Porque ha perdido una perla,
llora una concha en el mar.
Porque el sol no se ha asomado
está triste el pavo real.
Porque han pasado las horas
y la barca no llegó,
está llorando en el puerto
la novia del pescador.
La voz se le partió en llanto, los ojos se le nublaron con lágrimas y se tiró a la fuente de su amada estatua.
― ¡Rebeca, Rebequita, mándeme un beso! Aunque sea uno, pa’ que me dure toda la vida y no se me olvide su cara, ni sus manos, ni el cántaro que tiene en sus manos.
Mañana cuando amanezca,
lucero de mi ilusión,
¿Qué voy a hacer si contigo,
te llevas mi corazón?
Una voz le gritó a lo lejos, pero Edwin sólo escuchaba a su madre cantándole, los grillos en las noches de su vereda.
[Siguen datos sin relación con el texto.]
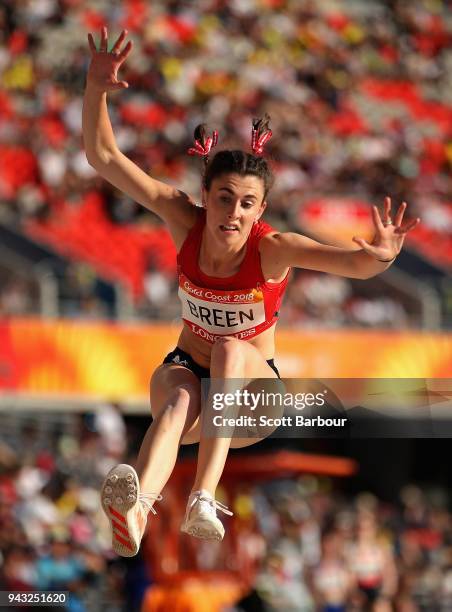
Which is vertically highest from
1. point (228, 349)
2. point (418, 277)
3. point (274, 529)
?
point (418, 277)

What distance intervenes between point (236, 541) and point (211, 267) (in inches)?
261

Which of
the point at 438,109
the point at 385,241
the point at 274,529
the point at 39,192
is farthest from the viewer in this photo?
the point at 438,109

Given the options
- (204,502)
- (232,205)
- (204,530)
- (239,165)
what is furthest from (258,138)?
(204,530)

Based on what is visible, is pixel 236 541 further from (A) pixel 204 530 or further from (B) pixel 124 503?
(B) pixel 124 503

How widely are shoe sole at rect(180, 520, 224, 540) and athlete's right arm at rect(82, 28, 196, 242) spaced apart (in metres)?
1.34

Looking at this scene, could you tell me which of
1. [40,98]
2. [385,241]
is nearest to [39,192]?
[40,98]

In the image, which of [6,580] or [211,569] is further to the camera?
[211,569]

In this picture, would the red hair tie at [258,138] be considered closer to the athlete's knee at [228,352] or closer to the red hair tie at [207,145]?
the red hair tie at [207,145]

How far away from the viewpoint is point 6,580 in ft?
33.7

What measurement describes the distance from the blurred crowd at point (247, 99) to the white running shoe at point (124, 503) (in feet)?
27.9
A su padre abriéndose trocha por entre el monte.
Si una concha está llorando
porque una perla perdió,
¿Qué harán mis ojos mañana,
cuando me digas adiós?
― ¡Adiós, Rebeca! ― aulló a la estatua y se fue corriendo, perdiéndose en el frío de la noche.
Por la mañana los camiones llegaron temprano. A su lado los obreros somnolientos marchaban, cargando mazos y taladros. Todo estaba previsto para acabar pronto, pero la obra tuvo que suspenderse. Amarrado al cuello de la estatua, un niño impedía que la demolición diese inicio. Cuando intentaron despertarlo, picándolo con un palo, un cadáver tieso cayó a la fuente. Por más que intentaron no pudieron encontrar a los padres. Pero a Edwin eso ya no le importaba: antes de que el frío se tragara su cuerpo, sintió un beso en la sien. Calientico.